Mud took a breath as if diving into deep water. “You make more’n fifty thousand dollars a year,” she said, looking at her hands tightening into fists on the kitchen table. “And your living costs last year were around fifteen thousand. You being a tree for six months meant your income was less—due to you bein’ on disability and everything. But your cost of living while you were a tree was negalable so you came out ahead.”
Oho. “Negligible,” I corrected, wondering how Mud had figured out all this. JoJo had hacked into my accounts and paid my few bills while I was out on “disability,” but Jo would never give out my private information. My family thought I had b
een undercover, not on disability. The story had been a total fabrication to appease the Nicholsons until a solution could be found for calling me back from being a tree. Only Mud had known, and she must have gone through my bills, my bank statements, my mail, all my financial papers. “Somebody’s been sneaking around, searching through my financial records.”
Mud blushed at the accusation, though she looked more defiant than ashamed.
“And talking to an adult who surely gave you the logic and reason for this argument.”
“I ain’t told nobody. I sneaked through your’n private papers while you was supposedly undercover.”
My sister had just called me a lying sneak. Interesting. I leaned over the counter, bracing my elbows on the top.
“Then I got Sam to take me to the library and your friend there helped me research what happens to the money when a government employee goes on disability. When I knew most everything I could find, I added up all the money on the calculator on your computer, so I know everything. I should be ashamed.” Her face went mulish and she plowed on. “But I ain’t. Not really. I want a greenhouse.”
“And now we have the change in tone that says you’re trying to get your way as opposed to us working together, making good decisions for our family.”
Mud looked up at me with a fierce delight in her eyes. I had a sudden fear that I was about to be bested at this discussion.

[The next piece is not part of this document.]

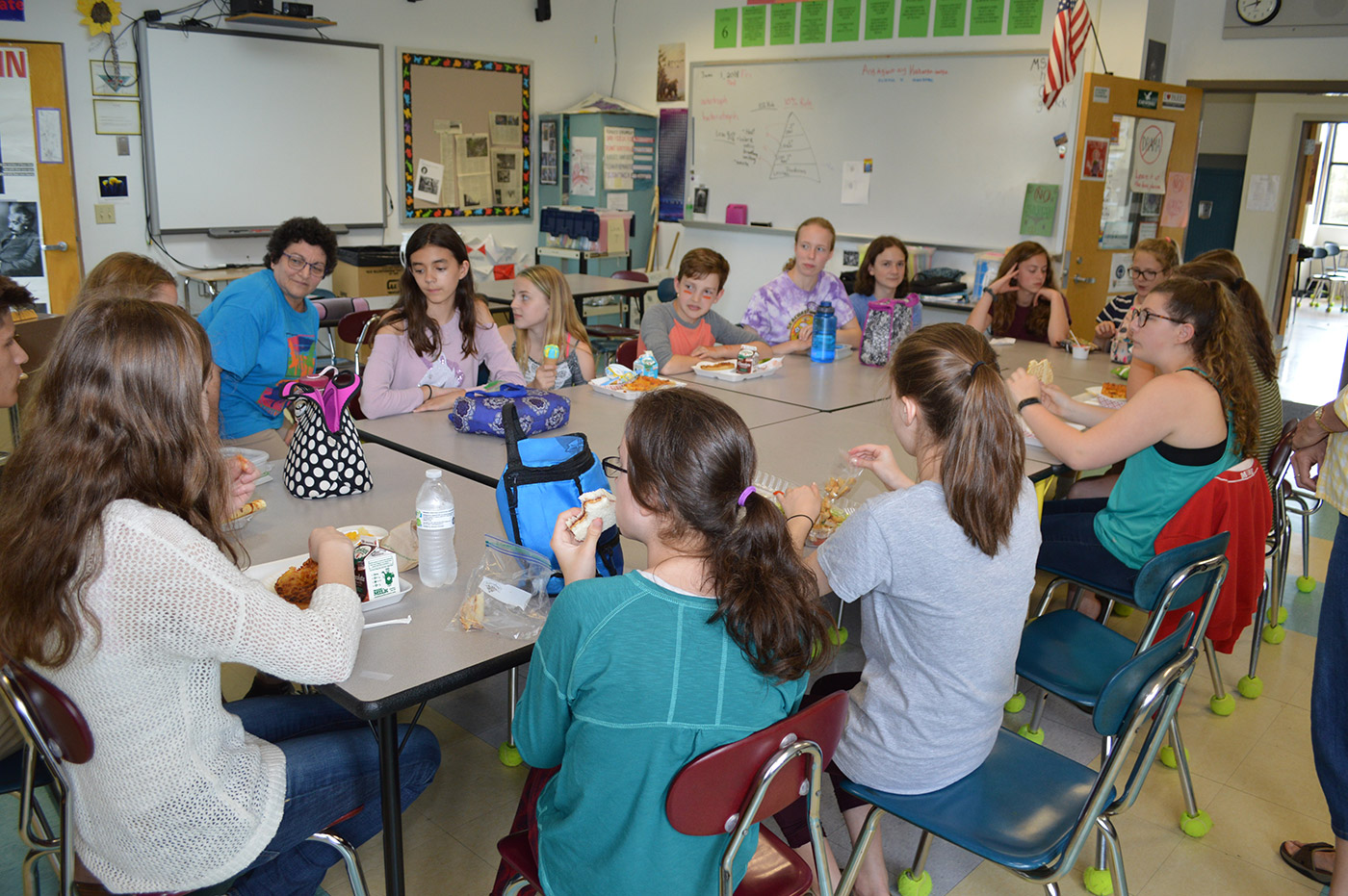 Environmental Club students at Hall-Dale Middle School discuss how their composting program is going.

“If I’m supposed to make good decisions, then I needed all the information to make them. Knowing family income is part of that decision making.” Mud’s glee spread. “That there? That’s what’s called being hoisted on your own petard.” When I didn’t reply she went on. “Petard sounds nasty, but it ain’t. What you’un did? Saying you’un was wantin’ me to be a modern woman all the while keeping me in the dark? That there is what a churchman would do.”